As our shareholders will now be aware, Oando Exploration and Production, Exile’s partner in the Akepo field, discerned the same potential strategic benefit as we did in Exile and managed to preempt us. In July, Oando and Exile announced a proposed transaction whereby Exile would acquire certain interests of Oando and pay for the acquisition with Exile stock in what effectively would be a reverse takeover by Oando. Subsequently, Oando and Exile’s management reached a definitive agreement that is now only subject to Exile shareholder approval before it is fully implemented.
ERHC currently holds a 7.35 percent stake in Exile which makes it one of the largest single shareholders in the company. If the deal with Oando is approved, ERHC’s proportionate control of the company will be vastly reduced as its stake would then be less than half of one percent. However, looking at the quantum and quality of assets that Exile proposes to acquire from Oando and the cachet that might accrue to the combined entity, it is possible that the monetary value of ERHC’s holding might appreciate considerably. In that event, the ability would arise to leverage the holding for gain, perhaps by swapping it for a direct stake in any of the assets of Exile or by way of swaps elsewhere.

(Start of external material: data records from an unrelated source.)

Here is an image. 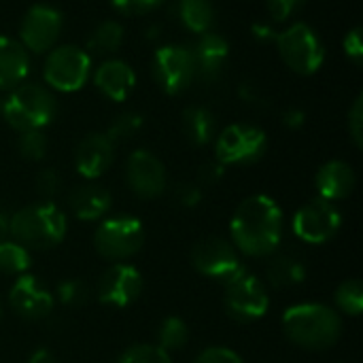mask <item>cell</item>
Listing matches in <instances>:
<instances>
[{
  "label": "cell",
  "mask_w": 363,
  "mask_h": 363,
  "mask_svg": "<svg viewBox=\"0 0 363 363\" xmlns=\"http://www.w3.org/2000/svg\"><path fill=\"white\" fill-rule=\"evenodd\" d=\"M223 172H225V166L223 164H219V162H206L200 168V172H198V181L202 185H215V183L221 181Z\"/></svg>",
  "instance_id": "41"
},
{
  "label": "cell",
  "mask_w": 363,
  "mask_h": 363,
  "mask_svg": "<svg viewBox=\"0 0 363 363\" xmlns=\"http://www.w3.org/2000/svg\"><path fill=\"white\" fill-rule=\"evenodd\" d=\"M194 363H242L240 355L234 353L232 349H225V347H211V349H204Z\"/></svg>",
  "instance_id": "35"
},
{
  "label": "cell",
  "mask_w": 363,
  "mask_h": 363,
  "mask_svg": "<svg viewBox=\"0 0 363 363\" xmlns=\"http://www.w3.org/2000/svg\"><path fill=\"white\" fill-rule=\"evenodd\" d=\"M28 363H55V359H53V355H51L47 349H36V351L30 355Z\"/></svg>",
  "instance_id": "44"
},
{
  "label": "cell",
  "mask_w": 363,
  "mask_h": 363,
  "mask_svg": "<svg viewBox=\"0 0 363 363\" xmlns=\"http://www.w3.org/2000/svg\"><path fill=\"white\" fill-rule=\"evenodd\" d=\"M238 94L242 98V102L247 104H255V106H266V98L264 94L259 91V87H255L253 83H242L238 87Z\"/></svg>",
  "instance_id": "42"
},
{
  "label": "cell",
  "mask_w": 363,
  "mask_h": 363,
  "mask_svg": "<svg viewBox=\"0 0 363 363\" xmlns=\"http://www.w3.org/2000/svg\"><path fill=\"white\" fill-rule=\"evenodd\" d=\"M230 232L232 242L242 253L251 257L270 255L277 251L283 236V213L270 196H251L236 208Z\"/></svg>",
  "instance_id": "1"
},
{
  "label": "cell",
  "mask_w": 363,
  "mask_h": 363,
  "mask_svg": "<svg viewBox=\"0 0 363 363\" xmlns=\"http://www.w3.org/2000/svg\"><path fill=\"white\" fill-rule=\"evenodd\" d=\"M70 208L83 221L100 219L111 208V194L100 185H81L70 194Z\"/></svg>",
  "instance_id": "22"
},
{
  "label": "cell",
  "mask_w": 363,
  "mask_h": 363,
  "mask_svg": "<svg viewBox=\"0 0 363 363\" xmlns=\"http://www.w3.org/2000/svg\"><path fill=\"white\" fill-rule=\"evenodd\" d=\"M66 215L51 202H40L17 211L9 232L26 249H51L66 236Z\"/></svg>",
  "instance_id": "4"
},
{
  "label": "cell",
  "mask_w": 363,
  "mask_h": 363,
  "mask_svg": "<svg viewBox=\"0 0 363 363\" xmlns=\"http://www.w3.org/2000/svg\"><path fill=\"white\" fill-rule=\"evenodd\" d=\"M191 264L200 274L219 281L223 285H228L230 281H234L238 274L245 272V266L240 264V257L232 247V242L219 236H208L200 240L191 251Z\"/></svg>",
  "instance_id": "8"
},
{
  "label": "cell",
  "mask_w": 363,
  "mask_h": 363,
  "mask_svg": "<svg viewBox=\"0 0 363 363\" xmlns=\"http://www.w3.org/2000/svg\"><path fill=\"white\" fill-rule=\"evenodd\" d=\"M183 132L191 145H208L215 136V117L204 106H189L183 113Z\"/></svg>",
  "instance_id": "24"
},
{
  "label": "cell",
  "mask_w": 363,
  "mask_h": 363,
  "mask_svg": "<svg viewBox=\"0 0 363 363\" xmlns=\"http://www.w3.org/2000/svg\"><path fill=\"white\" fill-rule=\"evenodd\" d=\"M345 53L355 62V64H362L363 57V40H362V30L359 28H353L347 36H345Z\"/></svg>",
  "instance_id": "39"
},
{
  "label": "cell",
  "mask_w": 363,
  "mask_h": 363,
  "mask_svg": "<svg viewBox=\"0 0 363 363\" xmlns=\"http://www.w3.org/2000/svg\"><path fill=\"white\" fill-rule=\"evenodd\" d=\"M334 300L338 304V308L351 317H357L362 315L363 311V285L359 281H345L336 294H334Z\"/></svg>",
  "instance_id": "29"
},
{
  "label": "cell",
  "mask_w": 363,
  "mask_h": 363,
  "mask_svg": "<svg viewBox=\"0 0 363 363\" xmlns=\"http://www.w3.org/2000/svg\"><path fill=\"white\" fill-rule=\"evenodd\" d=\"M315 185H317L319 198L328 202H336V200L351 196L355 187V172L349 164L340 160H332L319 168L315 177Z\"/></svg>",
  "instance_id": "20"
},
{
  "label": "cell",
  "mask_w": 363,
  "mask_h": 363,
  "mask_svg": "<svg viewBox=\"0 0 363 363\" xmlns=\"http://www.w3.org/2000/svg\"><path fill=\"white\" fill-rule=\"evenodd\" d=\"M119 363H172V359L157 345H134L119 357Z\"/></svg>",
  "instance_id": "31"
},
{
  "label": "cell",
  "mask_w": 363,
  "mask_h": 363,
  "mask_svg": "<svg viewBox=\"0 0 363 363\" xmlns=\"http://www.w3.org/2000/svg\"><path fill=\"white\" fill-rule=\"evenodd\" d=\"M143 242L145 230L136 217H111L102 221L94 234V245L98 253L113 262H121L136 255Z\"/></svg>",
  "instance_id": "7"
},
{
  "label": "cell",
  "mask_w": 363,
  "mask_h": 363,
  "mask_svg": "<svg viewBox=\"0 0 363 363\" xmlns=\"http://www.w3.org/2000/svg\"><path fill=\"white\" fill-rule=\"evenodd\" d=\"M164 0H111V4L125 13V15H140V13H147V11H153L162 4Z\"/></svg>",
  "instance_id": "36"
},
{
  "label": "cell",
  "mask_w": 363,
  "mask_h": 363,
  "mask_svg": "<svg viewBox=\"0 0 363 363\" xmlns=\"http://www.w3.org/2000/svg\"><path fill=\"white\" fill-rule=\"evenodd\" d=\"M177 15L181 23L194 34L211 32L215 23V6L211 0H179Z\"/></svg>",
  "instance_id": "23"
},
{
  "label": "cell",
  "mask_w": 363,
  "mask_h": 363,
  "mask_svg": "<svg viewBox=\"0 0 363 363\" xmlns=\"http://www.w3.org/2000/svg\"><path fill=\"white\" fill-rule=\"evenodd\" d=\"M17 149L21 153V157L30 160V162H38L45 157L47 153V138L40 130H28V132H19V140H17Z\"/></svg>",
  "instance_id": "32"
},
{
  "label": "cell",
  "mask_w": 363,
  "mask_h": 363,
  "mask_svg": "<svg viewBox=\"0 0 363 363\" xmlns=\"http://www.w3.org/2000/svg\"><path fill=\"white\" fill-rule=\"evenodd\" d=\"M266 277L270 285L279 289H287V287L300 285L306 279V268L302 266V262H298L291 255H279L268 264Z\"/></svg>",
  "instance_id": "25"
},
{
  "label": "cell",
  "mask_w": 363,
  "mask_h": 363,
  "mask_svg": "<svg viewBox=\"0 0 363 363\" xmlns=\"http://www.w3.org/2000/svg\"><path fill=\"white\" fill-rule=\"evenodd\" d=\"M143 291V277L130 264H113L98 283V298L102 304L125 308L138 300Z\"/></svg>",
  "instance_id": "14"
},
{
  "label": "cell",
  "mask_w": 363,
  "mask_h": 363,
  "mask_svg": "<svg viewBox=\"0 0 363 363\" xmlns=\"http://www.w3.org/2000/svg\"><path fill=\"white\" fill-rule=\"evenodd\" d=\"M153 72L162 89L170 96L181 94L196 79L189 47L164 45L153 55Z\"/></svg>",
  "instance_id": "12"
},
{
  "label": "cell",
  "mask_w": 363,
  "mask_h": 363,
  "mask_svg": "<svg viewBox=\"0 0 363 363\" xmlns=\"http://www.w3.org/2000/svg\"><path fill=\"white\" fill-rule=\"evenodd\" d=\"M113 155H115V143L106 134L96 132L79 143L74 151V164L81 177L98 179L113 164Z\"/></svg>",
  "instance_id": "18"
},
{
  "label": "cell",
  "mask_w": 363,
  "mask_h": 363,
  "mask_svg": "<svg viewBox=\"0 0 363 363\" xmlns=\"http://www.w3.org/2000/svg\"><path fill=\"white\" fill-rule=\"evenodd\" d=\"M253 34L262 40H274L283 62L298 74H313L321 68L325 60V49L317 32L298 21L283 32H274L268 26H253Z\"/></svg>",
  "instance_id": "3"
},
{
  "label": "cell",
  "mask_w": 363,
  "mask_h": 363,
  "mask_svg": "<svg viewBox=\"0 0 363 363\" xmlns=\"http://www.w3.org/2000/svg\"><path fill=\"white\" fill-rule=\"evenodd\" d=\"M125 179L130 189L140 198H155L166 189L164 164L145 149L134 151L125 164Z\"/></svg>",
  "instance_id": "15"
},
{
  "label": "cell",
  "mask_w": 363,
  "mask_h": 363,
  "mask_svg": "<svg viewBox=\"0 0 363 363\" xmlns=\"http://www.w3.org/2000/svg\"><path fill=\"white\" fill-rule=\"evenodd\" d=\"M57 300L66 306L79 308L89 300V287L81 279H68L57 285Z\"/></svg>",
  "instance_id": "33"
},
{
  "label": "cell",
  "mask_w": 363,
  "mask_h": 363,
  "mask_svg": "<svg viewBox=\"0 0 363 363\" xmlns=\"http://www.w3.org/2000/svg\"><path fill=\"white\" fill-rule=\"evenodd\" d=\"M9 225H11V217L6 215L4 208H0V234H6L9 232Z\"/></svg>",
  "instance_id": "45"
},
{
  "label": "cell",
  "mask_w": 363,
  "mask_h": 363,
  "mask_svg": "<svg viewBox=\"0 0 363 363\" xmlns=\"http://www.w3.org/2000/svg\"><path fill=\"white\" fill-rule=\"evenodd\" d=\"M30 70L28 49L9 36H0V89L19 85Z\"/></svg>",
  "instance_id": "21"
},
{
  "label": "cell",
  "mask_w": 363,
  "mask_h": 363,
  "mask_svg": "<svg viewBox=\"0 0 363 363\" xmlns=\"http://www.w3.org/2000/svg\"><path fill=\"white\" fill-rule=\"evenodd\" d=\"M36 189H38V194H40L43 198L55 196L57 189H60V174H57L55 170H51V168L40 170L38 177H36Z\"/></svg>",
  "instance_id": "38"
},
{
  "label": "cell",
  "mask_w": 363,
  "mask_h": 363,
  "mask_svg": "<svg viewBox=\"0 0 363 363\" xmlns=\"http://www.w3.org/2000/svg\"><path fill=\"white\" fill-rule=\"evenodd\" d=\"M30 268V253L15 240L0 242V272L4 274H26Z\"/></svg>",
  "instance_id": "27"
},
{
  "label": "cell",
  "mask_w": 363,
  "mask_h": 363,
  "mask_svg": "<svg viewBox=\"0 0 363 363\" xmlns=\"http://www.w3.org/2000/svg\"><path fill=\"white\" fill-rule=\"evenodd\" d=\"M189 340V330L185 325L183 319L179 317H168L162 321L160 330H157V347H162L164 351H179L187 345Z\"/></svg>",
  "instance_id": "28"
},
{
  "label": "cell",
  "mask_w": 363,
  "mask_h": 363,
  "mask_svg": "<svg viewBox=\"0 0 363 363\" xmlns=\"http://www.w3.org/2000/svg\"><path fill=\"white\" fill-rule=\"evenodd\" d=\"M91 72V57L85 49L74 45H62L49 53L45 60L43 77L57 91L81 89Z\"/></svg>",
  "instance_id": "6"
},
{
  "label": "cell",
  "mask_w": 363,
  "mask_h": 363,
  "mask_svg": "<svg viewBox=\"0 0 363 363\" xmlns=\"http://www.w3.org/2000/svg\"><path fill=\"white\" fill-rule=\"evenodd\" d=\"M342 217L334 202H328L323 198L311 200L304 204L296 217H294V232L300 240L311 245H323L336 236L340 230Z\"/></svg>",
  "instance_id": "11"
},
{
  "label": "cell",
  "mask_w": 363,
  "mask_h": 363,
  "mask_svg": "<svg viewBox=\"0 0 363 363\" xmlns=\"http://www.w3.org/2000/svg\"><path fill=\"white\" fill-rule=\"evenodd\" d=\"M62 13L49 4H34L21 21V45L34 53L49 51L62 32Z\"/></svg>",
  "instance_id": "13"
},
{
  "label": "cell",
  "mask_w": 363,
  "mask_h": 363,
  "mask_svg": "<svg viewBox=\"0 0 363 363\" xmlns=\"http://www.w3.org/2000/svg\"><path fill=\"white\" fill-rule=\"evenodd\" d=\"M123 43V28L119 21H102L87 38V53H115Z\"/></svg>",
  "instance_id": "26"
},
{
  "label": "cell",
  "mask_w": 363,
  "mask_h": 363,
  "mask_svg": "<svg viewBox=\"0 0 363 363\" xmlns=\"http://www.w3.org/2000/svg\"><path fill=\"white\" fill-rule=\"evenodd\" d=\"M270 300L264 283L247 270L225 285V308L238 321H255L268 313Z\"/></svg>",
  "instance_id": "10"
},
{
  "label": "cell",
  "mask_w": 363,
  "mask_h": 363,
  "mask_svg": "<svg viewBox=\"0 0 363 363\" xmlns=\"http://www.w3.org/2000/svg\"><path fill=\"white\" fill-rule=\"evenodd\" d=\"M264 151H266V132L249 123L228 125L215 143V157L223 166L251 164L259 160Z\"/></svg>",
  "instance_id": "9"
},
{
  "label": "cell",
  "mask_w": 363,
  "mask_h": 363,
  "mask_svg": "<svg viewBox=\"0 0 363 363\" xmlns=\"http://www.w3.org/2000/svg\"><path fill=\"white\" fill-rule=\"evenodd\" d=\"M174 200H177L181 206H185V208H194V206H198L200 200H202V189H200V185H196V183L181 181V183L174 185Z\"/></svg>",
  "instance_id": "34"
},
{
  "label": "cell",
  "mask_w": 363,
  "mask_h": 363,
  "mask_svg": "<svg viewBox=\"0 0 363 363\" xmlns=\"http://www.w3.org/2000/svg\"><path fill=\"white\" fill-rule=\"evenodd\" d=\"M287 338L304 349L323 351L336 345L342 334V321L336 311L323 304H296L283 315Z\"/></svg>",
  "instance_id": "2"
},
{
  "label": "cell",
  "mask_w": 363,
  "mask_h": 363,
  "mask_svg": "<svg viewBox=\"0 0 363 363\" xmlns=\"http://www.w3.org/2000/svg\"><path fill=\"white\" fill-rule=\"evenodd\" d=\"M96 87L111 100L121 102L130 96L136 85V74L132 66L123 60H106L98 66L94 74Z\"/></svg>",
  "instance_id": "19"
},
{
  "label": "cell",
  "mask_w": 363,
  "mask_h": 363,
  "mask_svg": "<svg viewBox=\"0 0 363 363\" xmlns=\"http://www.w3.org/2000/svg\"><path fill=\"white\" fill-rule=\"evenodd\" d=\"M11 308L30 321L45 319L53 311V296L51 291L32 274H19L9 294Z\"/></svg>",
  "instance_id": "16"
},
{
  "label": "cell",
  "mask_w": 363,
  "mask_h": 363,
  "mask_svg": "<svg viewBox=\"0 0 363 363\" xmlns=\"http://www.w3.org/2000/svg\"><path fill=\"white\" fill-rule=\"evenodd\" d=\"M281 119H283V125H285V128H289V130H300V128L304 125L306 115H304V111L291 106V108H287V111L283 113Z\"/></svg>",
  "instance_id": "43"
},
{
  "label": "cell",
  "mask_w": 363,
  "mask_h": 363,
  "mask_svg": "<svg viewBox=\"0 0 363 363\" xmlns=\"http://www.w3.org/2000/svg\"><path fill=\"white\" fill-rule=\"evenodd\" d=\"M4 119L17 130H43L55 115L53 96L36 83H19L0 106Z\"/></svg>",
  "instance_id": "5"
},
{
  "label": "cell",
  "mask_w": 363,
  "mask_h": 363,
  "mask_svg": "<svg viewBox=\"0 0 363 363\" xmlns=\"http://www.w3.org/2000/svg\"><path fill=\"white\" fill-rule=\"evenodd\" d=\"M302 2L304 0H266L268 11L277 21H285L294 13V9H298Z\"/></svg>",
  "instance_id": "40"
},
{
  "label": "cell",
  "mask_w": 363,
  "mask_h": 363,
  "mask_svg": "<svg viewBox=\"0 0 363 363\" xmlns=\"http://www.w3.org/2000/svg\"><path fill=\"white\" fill-rule=\"evenodd\" d=\"M349 130H351V136H353V143L357 147L363 145V98L357 96L353 106H351V113H349Z\"/></svg>",
  "instance_id": "37"
},
{
  "label": "cell",
  "mask_w": 363,
  "mask_h": 363,
  "mask_svg": "<svg viewBox=\"0 0 363 363\" xmlns=\"http://www.w3.org/2000/svg\"><path fill=\"white\" fill-rule=\"evenodd\" d=\"M140 128H143V117H140L138 113L128 111V113L117 115V117L111 121V125H108V130H106L104 134H106L113 143H119V140L132 138Z\"/></svg>",
  "instance_id": "30"
},
{
  "label": "cell",
  "mask_w": 363,
  "mask_h": 363,
  "mask_svg": "<svg viewBox=\"0 0 363 363\" xmlns=\"http://www.w3.org/2000/svg\"><path fill=\"white\" fill-rule=\"evenodd\" d=\"M189 53L194 62V74L202 81H215L230 55V45L223 36L215 32H204L198 34V40L194 45H189Z\"/></svg>",
  "instance_id": "17"
}]
</instances>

ERHC plans to attend a meeting of the shareholders of Exile on December 29th where the Exile/Oando transaction will be considered. We will inform our shareholders thereafter of any discernible consequences of the meeting on ERHC’s Exile investment.
ERHC’s Annual General Meeting
An Annual General Meeting of the shareholders of ERHC is proposed for April 24, 2012. In the coming weeks, this date will be firmed up and the appropriate notices and regulatory steps will issue. A record date will be announced, in accordance with law, for the purposes of determining the current body of shareholders entitled to attend and vote at the meeting. All shareholders of record as of that date will be formally notified of the date, time, venue and business of the meeting as well as of such other matters mandated by law. We look forward to seeing as many of our shareholders as possible at the meeting.
In conclusion, 2011 has been another landmark year in the remarkable history of ERHC. We added interests in Chad that not only diversified our portfolio of oil and gas assets but also more than doubled the size of that portfolio and jumpstarted ERHC’s evolution into a multi-asset company with both offshore and onshore interests. We are continuing efforts to secure additional assets to complement our existing, high quality portfolio and have made strides toward exploration in the EEZ. We have also deepened our technical capabilities while reducing costs. ERHC continues to grow from strength to strength and the management thanks all our shareholders without whose involvement, support and trust none of this would be possible.
Thank you for taking time out to participate in our call today.
I’ll now turn the call back over to the operator and Dan Keeney for questions.